Text provided:
# # #

[PATCH v4 0/5] batched remove rmap in try_to_unmap_one()

linux-mm.kvack.org archive mirror
 help / color / mirror / Atom feed

From: Yin Fengwei <fengwei.yin@intel.com>
To: linux-mm@kvack.org, akpm@linux-foundation.org,
	willy@infradead.org, mike.kravetz@oracle.com,
	sidhartha.kumar@oracle.com, naoya.horiguchi@nec.com,
	jane.chu@oracle.com, david@redhat.com
Cc: fengwei.yin@intel.com
Subject: [PATCH v4 0/5] batched remove rmap in try_to_unmap_one()
Date: Mon, 13 Mar 2023 20:45:21 +0800	[thread overview]
Message-ID: <20230313124526.1207490-1-fengwei.yin@intel.com> (raw)

This series is trying to bring the batched rmap removing to
try_to_unmap_one(). It's expected that the batched rmap
removing bring performance gain than remove rmap per page.

This series reconstruct the try_to_unmap_one() from:
  loop:
     clear and update PTE
     unmap one page
     goto loop
to:
  loop:
     clear and update PTE
     goto loop
  unmap the range of folio in one call
It is one step to always map/unmap the entire folio in one call.
Which can simplify the folio mapcount handling by avoid dealing
with each page map/unmap.


The changes are organized as:
Patch1/2 move the hugetlb and normal page unmap to dedicated
functions to make try_to_unmap_one() logic clearer and easy
to add batched rmap removing. To make code review easier, no
function change.

Patch3 cleanup the try_to_unmap_one_page(). Try to removed
some duplicated function calls.

Patch4 adds folio_remove_rmap_range() which batched remove rmap.

Patch5 make try_to_unmap_one() to batched remove rmap.

Functional testing done with the V3 patchset in a qemu guest
with 4G mem:
  - kernel mm selftest to trigger vmscan() and final hit
    try_to_unmap_one().
  - Inject hwpoison to hugetlb page to trigger try_to_unmap_one()
    call against hugetlb.
  - 8 hours stress testing: Firefox + kernel mm selftest + kernel
    build.

# # #

Entries supplied:

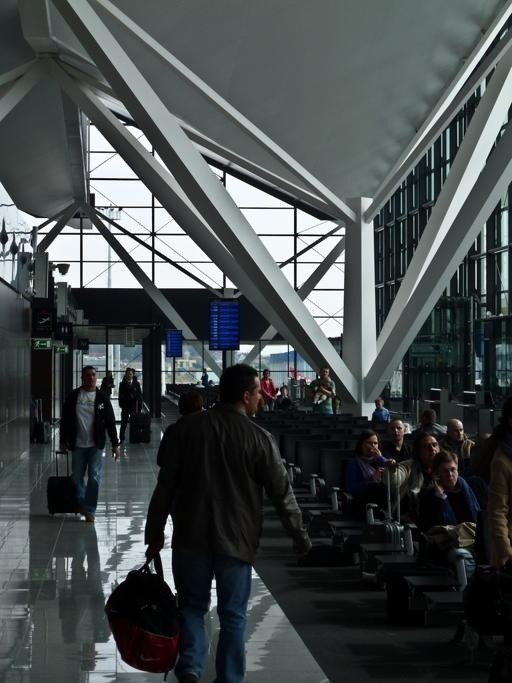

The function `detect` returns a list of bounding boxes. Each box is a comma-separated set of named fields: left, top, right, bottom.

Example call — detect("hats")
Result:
left=431, top=451, right=460, bottom=474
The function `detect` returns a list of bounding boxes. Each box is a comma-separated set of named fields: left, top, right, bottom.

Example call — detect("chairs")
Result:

# # #

Written instruction 1: Rewrite the bounding-box records above as a numbered list, one line per item, with blank lines dropped. Leave the picture out of your answer.
Written instruction 2: Carry on the text about batched rmap removal in try_to_unmap_one() from its last line.

Written answer 1:
1. The function `detect` returns a list of bounding boxes. Each box is a comma-separated set of named fields: left, top, right, bottom.
2. Example call — detect("hats")
3. Result:
4. left=431, top=451, right=460, bottom=474
5. The function `detect` returns a list of bounding boxes. Each box is a comma-separated set of named fields: left, top, right, bottom.
6. Example call — detect("chairs")
7. Result:

Written answer 2:
For performance gain demonstration, changed the MADV_PAGEOUT not
to split the large folio for page cache and created a micro
benchmark mainly as following:

        #define FILESIZE (2 * 1024 * 1024)
        char *c = mmap(NULL, FILESIZE, PROT_READ|PROT_WRITE,
                       MAP_PRIVATE, fd, 0);
	count = 0;
        while (1) {
                unsigned long i;

                for (i = 0; i < FILESIZE; i += pgsize) {
                        cc = *(volatile char *)(c + i);
                }
                madvise(c, FILESIZE, MADV_PAGEOUT);
		count++;
        }
        munmap(c, FILESIZE);

Run it with 96 instances + 96 files on xfs file system for 1
second. The test platform was IceLake with 48C/96T + 192G memory.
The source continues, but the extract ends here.